> **SOURCE EXTRACT**
....
UCC Library: Research Data Service: Documentation, Metadata & Data Quality

Documentation, Metadata & Data Quality

This aspect of data management is concerned with how data is organised and adequately documented such that it can be easily understood and that minimal quality standards appropriate to the data and research methodology are met.

Apart from facilitating efficient use of the data throughout the active research phase, this is also a critical step in ensuring the datasets that may be selected for sharing and long-term preservation can meet a minimal degree of interoperability outlined in the FAIR Data Principles.

Documentation and Metadata

Data discovery, re-use and reproducibility is dependent on high quality documentation and metadata. Collecting supporting documentation or metadata during active research is what allows FAIRification and data sharing further down the line. For a quick overview of what to consider when developing documentation and metadata for your research please watch the video below.

Documentation and Metadata

Data Quality

A data management plan should include details of data quality measures used these details give an indication of the quality and consistency of the data. Depending on the discipline this may include processes such as calibration, repeated samples or measurements, standardised data capture, data entry validation, peer review of data, or representation with controlled vocabularies. You should also be aware of common data quality mistakes within your discipline such as gene names being converted to dates by Excel.
....
> **RECORD EXCERPTS**
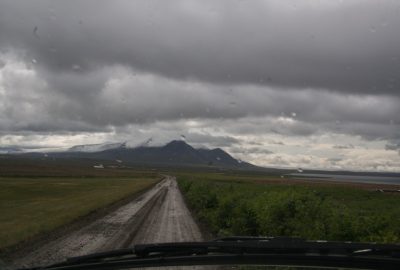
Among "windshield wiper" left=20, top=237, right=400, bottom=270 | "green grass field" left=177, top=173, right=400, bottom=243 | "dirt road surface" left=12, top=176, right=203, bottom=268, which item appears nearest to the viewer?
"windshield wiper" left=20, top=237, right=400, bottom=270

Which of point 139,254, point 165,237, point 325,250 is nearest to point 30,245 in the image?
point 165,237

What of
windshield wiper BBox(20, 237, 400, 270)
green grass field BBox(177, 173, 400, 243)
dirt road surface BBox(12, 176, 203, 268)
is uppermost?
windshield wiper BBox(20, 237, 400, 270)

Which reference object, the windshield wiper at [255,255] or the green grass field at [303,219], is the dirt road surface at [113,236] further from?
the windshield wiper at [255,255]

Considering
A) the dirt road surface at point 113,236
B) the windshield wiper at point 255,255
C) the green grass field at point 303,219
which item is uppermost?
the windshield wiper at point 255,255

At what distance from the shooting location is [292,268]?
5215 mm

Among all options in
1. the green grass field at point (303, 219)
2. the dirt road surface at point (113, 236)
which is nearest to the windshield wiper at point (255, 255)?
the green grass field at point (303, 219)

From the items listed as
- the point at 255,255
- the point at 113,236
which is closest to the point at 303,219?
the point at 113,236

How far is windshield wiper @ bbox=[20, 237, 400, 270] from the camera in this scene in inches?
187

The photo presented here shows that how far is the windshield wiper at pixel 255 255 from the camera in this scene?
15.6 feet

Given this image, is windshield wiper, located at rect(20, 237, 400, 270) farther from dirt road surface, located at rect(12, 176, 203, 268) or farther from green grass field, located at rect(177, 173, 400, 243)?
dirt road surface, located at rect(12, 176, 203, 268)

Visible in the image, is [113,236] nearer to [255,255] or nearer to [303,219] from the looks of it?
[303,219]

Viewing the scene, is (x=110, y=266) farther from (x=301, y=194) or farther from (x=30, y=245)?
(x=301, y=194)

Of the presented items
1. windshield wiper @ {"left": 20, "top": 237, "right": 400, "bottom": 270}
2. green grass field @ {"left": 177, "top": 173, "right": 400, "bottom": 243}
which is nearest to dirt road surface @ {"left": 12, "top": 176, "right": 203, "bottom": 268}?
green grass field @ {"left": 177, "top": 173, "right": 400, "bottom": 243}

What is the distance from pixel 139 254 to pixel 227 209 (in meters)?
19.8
....
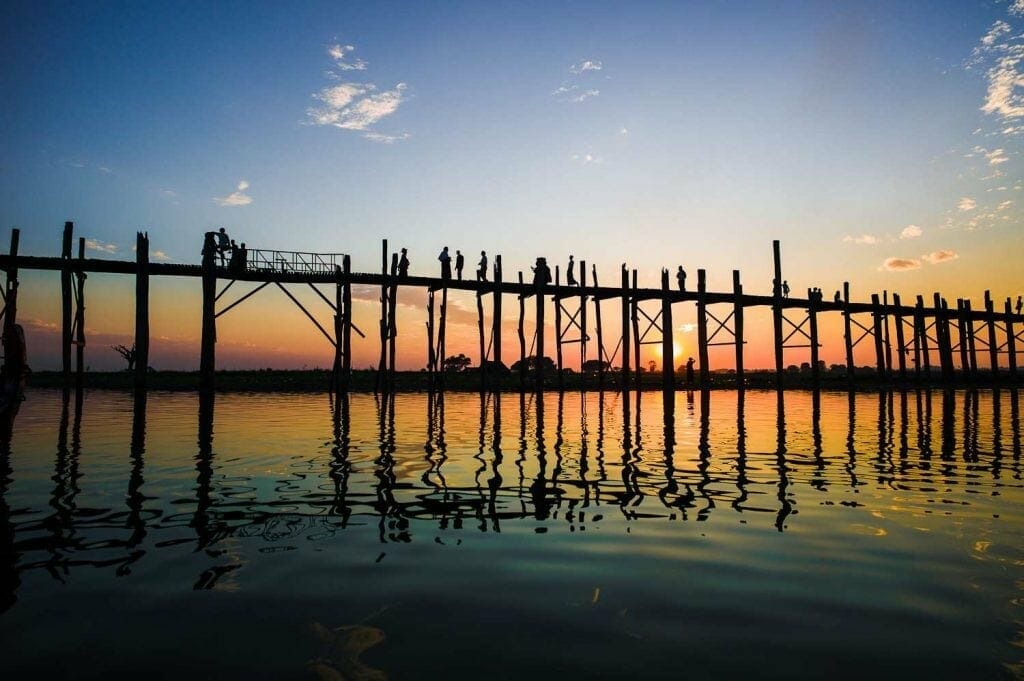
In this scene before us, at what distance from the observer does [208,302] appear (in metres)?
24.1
....
> **TASK DESCRIPTION**
Continue the library's page on documentation, metadata and data quality, writing on from its last sentence.

> **EXPECTED OUTPUT**
For tips on organizing spreadsheet data to reduce errors and ease later analyses see:

Karl W. Broman & Kara H. Woo (2018) Data Organization in Spreadsheets, The American Statistician, 72:1, 2-10, DOI: 10.1080/00031305.2017.1375989

Version Control

Version control or data versioning refers to the maintenance of different versions or drafts of a document, file or dataset. Each version may only differ slightly from the last but by maintaining multiple versions it provides a audit trail of changes and updates and a way back if mistakes are uncovered. Version control can be especially useful for quality control in research groups or teams when there are multiple contributors or authors of a document. Some software programs can provide version control but it can also be done using name conventions on documents files or datasets.